Where to find the property "UTF-8"

rplantiko · Jun 13, 2012#12012-06-13T09:03+00:00

Hi all,

when I open a file in UltraEdit (v 14.00a+1), the status bar displays the line ending type and the current encoding as a short string, e.g. "DOS" or "U8-UNIX".

In the scripting object model of UltraEdit, where can I access this property?

I found out that scripts often do not work because they implicitly assume a non-unicode encoding. Therefore, I would need this information to adapt the scripts accordingly.

Thanks for pointing this out to me.

Regards,
Rüdiger

Mofi · Jun 13, 2012#22012-06-13T09:37+00:00

In help of UltraEdit there is the page Scripting commands listing all UltraEdit specific functions and properties supported by your version of UltraEdit. If you open View - Views/Lists - Tag List and select tag group UE/UES Script Commands you get also a full list of comands and properties which you can insert to a script you currently write.

UltraEdit.activeDocument.lineTerminator is the property with the information about current line terminator type of active document.

UltraEdit.activeDocument.encoding is the property with the information about current encoding of the file. Value 65001 is for UTF-8. Which value is for which encoding can be seen for example in first dropdown list of Advanced - Set Code Page/Locale.

Both properties are not supported by all versions with scripting support. So it depends on your version of UltraEdit if you can make use of those properties or not.

rplantiko · Jun 13, 2012#32012-06-13T10:16+00:00

Thank you, Mofi,

I wrote the following script to find out all the properties of the UltraEdit document

Code: Select all

var doc = UltraEdit.document[0];

for (x in doc) {
  UltraEdit.outputWindow.write( x + ":" + doc[x] + "\n" );  
  }

The properties "line terminator" and "encoding" are not contained in the list, which suggests that they came in a version later than 14.00a+1. (-> will propose an update of our company license).

Kind regards,
Rüdiger

Jun 13, 2012#42012-06-13T10:30+00:00

A workaround.

Often, I want to do something with selected text in a file, regardless of its encoding.

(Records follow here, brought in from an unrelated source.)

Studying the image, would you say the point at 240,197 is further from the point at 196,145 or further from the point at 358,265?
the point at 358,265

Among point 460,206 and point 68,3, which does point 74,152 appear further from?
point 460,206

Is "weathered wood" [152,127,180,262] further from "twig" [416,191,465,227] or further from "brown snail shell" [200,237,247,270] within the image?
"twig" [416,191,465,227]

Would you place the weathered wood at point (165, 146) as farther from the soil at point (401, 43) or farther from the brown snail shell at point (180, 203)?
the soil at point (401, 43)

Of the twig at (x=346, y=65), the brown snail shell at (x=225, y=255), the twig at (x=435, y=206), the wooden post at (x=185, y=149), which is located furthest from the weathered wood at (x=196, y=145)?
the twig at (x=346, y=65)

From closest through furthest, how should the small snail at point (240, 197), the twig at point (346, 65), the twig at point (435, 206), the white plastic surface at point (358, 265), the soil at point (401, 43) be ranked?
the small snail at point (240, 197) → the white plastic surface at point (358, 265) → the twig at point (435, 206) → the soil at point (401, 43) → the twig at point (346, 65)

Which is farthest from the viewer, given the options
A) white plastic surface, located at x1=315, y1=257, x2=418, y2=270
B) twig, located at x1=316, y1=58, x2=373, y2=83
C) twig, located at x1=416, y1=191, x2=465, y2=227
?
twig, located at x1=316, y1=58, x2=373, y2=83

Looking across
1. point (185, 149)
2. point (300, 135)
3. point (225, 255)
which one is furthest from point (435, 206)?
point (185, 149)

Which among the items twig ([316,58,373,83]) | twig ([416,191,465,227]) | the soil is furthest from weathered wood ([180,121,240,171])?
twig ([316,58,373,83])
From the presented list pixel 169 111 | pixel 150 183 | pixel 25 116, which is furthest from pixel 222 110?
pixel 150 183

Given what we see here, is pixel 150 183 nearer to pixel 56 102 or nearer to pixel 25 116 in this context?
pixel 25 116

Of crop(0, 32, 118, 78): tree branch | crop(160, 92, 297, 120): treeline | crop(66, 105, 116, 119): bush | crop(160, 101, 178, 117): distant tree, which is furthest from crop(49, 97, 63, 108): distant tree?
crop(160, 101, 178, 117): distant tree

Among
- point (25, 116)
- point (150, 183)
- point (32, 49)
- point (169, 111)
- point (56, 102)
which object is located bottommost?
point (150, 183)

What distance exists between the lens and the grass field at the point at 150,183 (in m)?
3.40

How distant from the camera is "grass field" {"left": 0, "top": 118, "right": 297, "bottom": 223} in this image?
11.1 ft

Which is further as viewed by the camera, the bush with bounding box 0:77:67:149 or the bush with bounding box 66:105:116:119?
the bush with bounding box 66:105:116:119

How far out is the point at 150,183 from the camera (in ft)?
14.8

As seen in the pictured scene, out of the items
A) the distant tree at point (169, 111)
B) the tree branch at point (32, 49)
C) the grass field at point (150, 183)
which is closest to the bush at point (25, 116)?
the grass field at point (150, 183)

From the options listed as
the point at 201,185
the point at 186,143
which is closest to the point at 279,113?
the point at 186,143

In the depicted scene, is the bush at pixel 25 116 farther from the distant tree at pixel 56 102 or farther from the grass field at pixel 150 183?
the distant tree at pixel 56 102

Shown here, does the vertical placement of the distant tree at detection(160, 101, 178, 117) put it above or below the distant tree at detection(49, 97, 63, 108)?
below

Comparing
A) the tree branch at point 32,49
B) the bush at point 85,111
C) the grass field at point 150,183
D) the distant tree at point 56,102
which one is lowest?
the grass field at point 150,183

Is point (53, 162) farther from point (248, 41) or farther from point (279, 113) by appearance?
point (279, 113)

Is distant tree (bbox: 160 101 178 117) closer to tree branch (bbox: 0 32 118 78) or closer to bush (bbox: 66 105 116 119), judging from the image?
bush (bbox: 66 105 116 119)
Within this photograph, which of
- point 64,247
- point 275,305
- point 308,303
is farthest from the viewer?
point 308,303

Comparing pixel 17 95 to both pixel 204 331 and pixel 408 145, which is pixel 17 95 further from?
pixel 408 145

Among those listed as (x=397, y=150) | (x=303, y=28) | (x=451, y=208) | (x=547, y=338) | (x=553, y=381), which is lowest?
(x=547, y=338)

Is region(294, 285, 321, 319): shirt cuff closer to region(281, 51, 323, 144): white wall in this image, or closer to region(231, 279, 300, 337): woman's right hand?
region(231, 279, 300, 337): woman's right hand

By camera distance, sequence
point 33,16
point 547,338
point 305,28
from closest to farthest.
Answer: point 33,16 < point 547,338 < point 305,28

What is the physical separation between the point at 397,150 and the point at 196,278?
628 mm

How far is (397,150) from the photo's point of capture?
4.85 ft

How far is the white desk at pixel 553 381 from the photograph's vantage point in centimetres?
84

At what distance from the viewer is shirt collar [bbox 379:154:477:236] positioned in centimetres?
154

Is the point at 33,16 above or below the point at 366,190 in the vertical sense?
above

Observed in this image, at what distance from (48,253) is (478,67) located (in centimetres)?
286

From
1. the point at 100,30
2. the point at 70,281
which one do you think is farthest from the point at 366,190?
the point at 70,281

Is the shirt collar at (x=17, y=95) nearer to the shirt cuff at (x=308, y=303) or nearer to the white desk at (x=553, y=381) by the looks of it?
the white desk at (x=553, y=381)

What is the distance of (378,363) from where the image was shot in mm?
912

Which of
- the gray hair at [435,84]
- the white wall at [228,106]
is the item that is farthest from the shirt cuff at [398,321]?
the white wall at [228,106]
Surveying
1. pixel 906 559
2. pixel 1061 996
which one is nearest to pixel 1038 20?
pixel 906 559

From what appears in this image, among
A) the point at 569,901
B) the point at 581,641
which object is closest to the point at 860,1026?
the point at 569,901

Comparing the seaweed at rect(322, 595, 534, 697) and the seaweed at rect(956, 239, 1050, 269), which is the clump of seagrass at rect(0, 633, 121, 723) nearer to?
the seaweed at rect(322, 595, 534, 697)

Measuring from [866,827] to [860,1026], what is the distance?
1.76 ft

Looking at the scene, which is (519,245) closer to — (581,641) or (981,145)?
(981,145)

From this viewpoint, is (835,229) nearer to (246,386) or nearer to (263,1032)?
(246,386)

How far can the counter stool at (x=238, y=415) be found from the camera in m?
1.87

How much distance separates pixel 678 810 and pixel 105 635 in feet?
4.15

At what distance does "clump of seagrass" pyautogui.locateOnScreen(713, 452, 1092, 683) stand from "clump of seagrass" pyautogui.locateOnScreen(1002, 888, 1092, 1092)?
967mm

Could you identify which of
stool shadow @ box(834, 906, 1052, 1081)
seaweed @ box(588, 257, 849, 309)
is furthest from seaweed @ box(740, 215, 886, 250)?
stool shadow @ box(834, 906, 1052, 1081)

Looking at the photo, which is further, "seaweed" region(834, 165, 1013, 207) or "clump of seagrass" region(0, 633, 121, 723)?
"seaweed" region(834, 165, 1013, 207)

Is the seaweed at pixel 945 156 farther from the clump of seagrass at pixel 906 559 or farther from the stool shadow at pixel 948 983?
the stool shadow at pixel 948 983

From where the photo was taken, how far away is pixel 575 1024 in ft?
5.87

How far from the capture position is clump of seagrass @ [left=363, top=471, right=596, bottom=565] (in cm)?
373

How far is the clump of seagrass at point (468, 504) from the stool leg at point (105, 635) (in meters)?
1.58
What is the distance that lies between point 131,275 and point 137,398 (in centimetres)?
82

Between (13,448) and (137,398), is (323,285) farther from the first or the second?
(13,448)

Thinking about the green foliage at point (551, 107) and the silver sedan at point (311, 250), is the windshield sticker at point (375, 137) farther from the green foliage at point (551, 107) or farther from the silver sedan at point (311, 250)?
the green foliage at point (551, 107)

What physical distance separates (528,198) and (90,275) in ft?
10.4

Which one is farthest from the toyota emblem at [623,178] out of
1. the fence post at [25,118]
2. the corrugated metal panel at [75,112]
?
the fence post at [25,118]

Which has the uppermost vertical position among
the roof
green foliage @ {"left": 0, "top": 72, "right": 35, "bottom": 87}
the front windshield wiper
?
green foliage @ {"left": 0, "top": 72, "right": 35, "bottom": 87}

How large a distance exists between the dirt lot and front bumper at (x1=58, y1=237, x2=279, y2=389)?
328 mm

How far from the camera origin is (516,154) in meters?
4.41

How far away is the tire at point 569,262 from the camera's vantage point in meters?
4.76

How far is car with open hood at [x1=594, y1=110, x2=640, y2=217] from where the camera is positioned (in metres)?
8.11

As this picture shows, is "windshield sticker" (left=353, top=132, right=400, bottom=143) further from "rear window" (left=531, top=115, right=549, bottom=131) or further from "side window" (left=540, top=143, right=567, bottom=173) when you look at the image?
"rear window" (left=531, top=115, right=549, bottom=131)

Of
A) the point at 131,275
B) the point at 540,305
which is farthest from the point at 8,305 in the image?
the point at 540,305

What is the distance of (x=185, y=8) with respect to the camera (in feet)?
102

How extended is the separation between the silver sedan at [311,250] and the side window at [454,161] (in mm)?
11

I only know that it only contains characters of the Latin-1 character set.

Since text usually doesn't contain the null byte, and a Latin-1 char x is represented as "x NUL" in UTF-16 (which is the format UltraEdit internally uses for Unicode), the following code works on Latin-1 as well as on Unicode files containing only Latin-1 characters.

The array lines will contain the selected lines (or all lines of the document, if nothing was selected), ready for application of regular expressions or any other string manipulation in JavaScript:

Code: Select all

var doc = UltraEdit.activeDocument;
if (!doc.selection.match(/\S/)) doc.selectAll(); // only whitespace selected?
var selection = UltraEdit.activeDocument.selection
                   .replace( /^\xEF\xBB\xBF/,"")  // remove Unicode-BOM
                   .replace( /\x00/g,"");         // poor man's transformation Latin-1-Unicode subset -> Latin-1 (not water proof, of course!)

var lineEnd   = selection.match( /[\r\n]{1,2}/ ) || "\r\n" ;
var lines     = selection.split( lineEnd );